Жители района, в котором поселился Марио, дали ему прозвище Киви, благодаря его коротко стриженным волосам. Но эта прическа поверх испепеляющего взгляда его живых карих глаз порой придавала ему устрашающий вид человека, находящегося на грани. На своих товарищей на шахте Марио Сепульведа по прозвищу Перри временами производит впечатление одержимого – даже в обычных обстоятельствах. И теперь, невзирая на невысокое положение в служебной иерархии, этот самый одержимый Перри, наделенный особой способностью выживать, которая присуща бродячим собакам, со всем своим оптимизмом и верностью близким людям решил взять под контроль свою собственную судьбу и судьбы окружающих его людей.
«Yo loúnico que hago es vivir», – говорил Марио. У меня одно дело в жизни – это жить, несмотря ни на что.
Вместе с остальными членами неудавшейся экспедиции Марио направился в Убежище, где в это же самое время разворачивалась настоящая драма. Дело в том, что уже давно миновал тот час, когда смена А должна была закончить работу, и некоторые из двадцати пяти присутствующих там человек уже успели сильно проголодаться.

 

– Чего мы ждем? Давайте откроем его! – раздавались крики людей. – Мы хотим есть! Tenemos hambre!

**Задание**
Перепишите часть отрывка о шахтерах между словами "Вместе с остальными" и "есть! Tenemos hambre!" включительно, заменив "Убежище" на "Укрытие".

**Записи набора данных**

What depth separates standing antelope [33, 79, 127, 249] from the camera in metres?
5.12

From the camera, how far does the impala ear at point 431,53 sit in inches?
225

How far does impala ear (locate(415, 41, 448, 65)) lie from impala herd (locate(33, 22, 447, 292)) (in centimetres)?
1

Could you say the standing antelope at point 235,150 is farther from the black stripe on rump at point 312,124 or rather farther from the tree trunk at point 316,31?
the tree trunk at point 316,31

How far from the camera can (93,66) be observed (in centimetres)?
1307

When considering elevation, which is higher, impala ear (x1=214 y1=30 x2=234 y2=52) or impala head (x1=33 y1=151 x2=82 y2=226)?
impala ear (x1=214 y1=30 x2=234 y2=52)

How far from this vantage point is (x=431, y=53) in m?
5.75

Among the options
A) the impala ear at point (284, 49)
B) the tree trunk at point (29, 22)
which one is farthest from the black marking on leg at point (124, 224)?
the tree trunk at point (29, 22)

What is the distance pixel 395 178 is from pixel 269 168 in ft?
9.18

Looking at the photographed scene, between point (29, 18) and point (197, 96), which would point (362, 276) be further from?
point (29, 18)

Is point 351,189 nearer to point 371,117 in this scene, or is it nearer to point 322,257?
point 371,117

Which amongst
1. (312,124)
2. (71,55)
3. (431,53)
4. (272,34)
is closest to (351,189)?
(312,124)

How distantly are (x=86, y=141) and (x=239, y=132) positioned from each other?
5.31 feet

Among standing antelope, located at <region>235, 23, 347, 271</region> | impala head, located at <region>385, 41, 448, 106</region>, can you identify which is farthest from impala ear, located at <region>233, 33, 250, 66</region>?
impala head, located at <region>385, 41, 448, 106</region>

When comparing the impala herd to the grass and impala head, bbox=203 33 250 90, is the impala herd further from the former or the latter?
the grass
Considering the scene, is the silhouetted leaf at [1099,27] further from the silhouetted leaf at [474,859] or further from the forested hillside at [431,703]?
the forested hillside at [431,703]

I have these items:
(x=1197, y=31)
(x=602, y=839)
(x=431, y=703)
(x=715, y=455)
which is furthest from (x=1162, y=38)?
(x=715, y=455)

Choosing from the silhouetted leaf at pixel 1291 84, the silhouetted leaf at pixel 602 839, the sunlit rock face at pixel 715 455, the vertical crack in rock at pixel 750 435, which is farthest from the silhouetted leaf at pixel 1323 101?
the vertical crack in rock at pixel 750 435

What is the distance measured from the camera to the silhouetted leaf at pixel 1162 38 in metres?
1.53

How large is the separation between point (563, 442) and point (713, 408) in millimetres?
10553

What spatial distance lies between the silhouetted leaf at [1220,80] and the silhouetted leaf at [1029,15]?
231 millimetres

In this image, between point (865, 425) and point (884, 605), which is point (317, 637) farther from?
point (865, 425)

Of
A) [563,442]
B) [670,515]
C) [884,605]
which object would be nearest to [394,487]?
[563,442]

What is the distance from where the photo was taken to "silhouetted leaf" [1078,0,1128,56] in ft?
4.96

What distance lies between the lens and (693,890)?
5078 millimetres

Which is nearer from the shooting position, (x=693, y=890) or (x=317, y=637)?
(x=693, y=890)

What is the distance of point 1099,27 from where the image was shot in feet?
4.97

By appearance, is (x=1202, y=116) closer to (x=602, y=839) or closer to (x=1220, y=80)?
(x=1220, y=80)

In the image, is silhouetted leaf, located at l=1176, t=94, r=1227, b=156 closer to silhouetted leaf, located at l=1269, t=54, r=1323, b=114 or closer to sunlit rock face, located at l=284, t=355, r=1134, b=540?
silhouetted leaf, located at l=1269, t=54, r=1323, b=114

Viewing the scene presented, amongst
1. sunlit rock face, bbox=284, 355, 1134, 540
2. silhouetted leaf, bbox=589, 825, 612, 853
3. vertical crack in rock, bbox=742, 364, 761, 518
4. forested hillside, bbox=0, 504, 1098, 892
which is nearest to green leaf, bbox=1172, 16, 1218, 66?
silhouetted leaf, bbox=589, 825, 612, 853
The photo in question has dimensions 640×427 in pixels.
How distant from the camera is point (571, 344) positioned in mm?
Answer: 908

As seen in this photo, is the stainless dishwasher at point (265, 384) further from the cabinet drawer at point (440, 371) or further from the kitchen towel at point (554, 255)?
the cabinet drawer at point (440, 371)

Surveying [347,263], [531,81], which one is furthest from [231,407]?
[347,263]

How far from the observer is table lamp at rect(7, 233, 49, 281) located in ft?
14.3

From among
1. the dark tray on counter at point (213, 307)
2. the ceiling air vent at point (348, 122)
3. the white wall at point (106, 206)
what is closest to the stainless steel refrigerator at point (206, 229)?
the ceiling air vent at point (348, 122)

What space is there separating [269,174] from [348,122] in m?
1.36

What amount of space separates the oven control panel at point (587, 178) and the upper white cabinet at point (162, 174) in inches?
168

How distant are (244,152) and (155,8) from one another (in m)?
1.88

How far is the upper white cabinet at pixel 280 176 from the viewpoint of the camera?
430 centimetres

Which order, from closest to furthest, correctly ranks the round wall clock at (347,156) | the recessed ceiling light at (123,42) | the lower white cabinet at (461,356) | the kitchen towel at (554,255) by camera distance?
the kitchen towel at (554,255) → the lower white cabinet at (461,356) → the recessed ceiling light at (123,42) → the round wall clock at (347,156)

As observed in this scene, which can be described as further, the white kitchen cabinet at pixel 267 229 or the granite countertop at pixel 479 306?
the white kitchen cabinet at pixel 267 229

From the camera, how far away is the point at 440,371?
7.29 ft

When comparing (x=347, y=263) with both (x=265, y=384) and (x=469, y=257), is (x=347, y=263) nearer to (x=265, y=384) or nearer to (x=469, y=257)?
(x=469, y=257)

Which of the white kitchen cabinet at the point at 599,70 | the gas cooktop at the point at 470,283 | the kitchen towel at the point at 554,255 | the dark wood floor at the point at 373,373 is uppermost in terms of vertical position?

**Ответ**
Вместе с остальными членами неудавшейся экспедиции Марио направился в Укрытие, где в это же самое время разворачивалась настоящая драма. Дело в том, что уже давно миновал тот час, когда смена А должна была закончить работу, и некоторые из двадцати пяти присутствующих там человек уже успели сильно проголодаться.

 

– Чего мы ждем? Давайте откроем его! – раздавались крики людей. – Мы хотим есть! Tenemos hambre!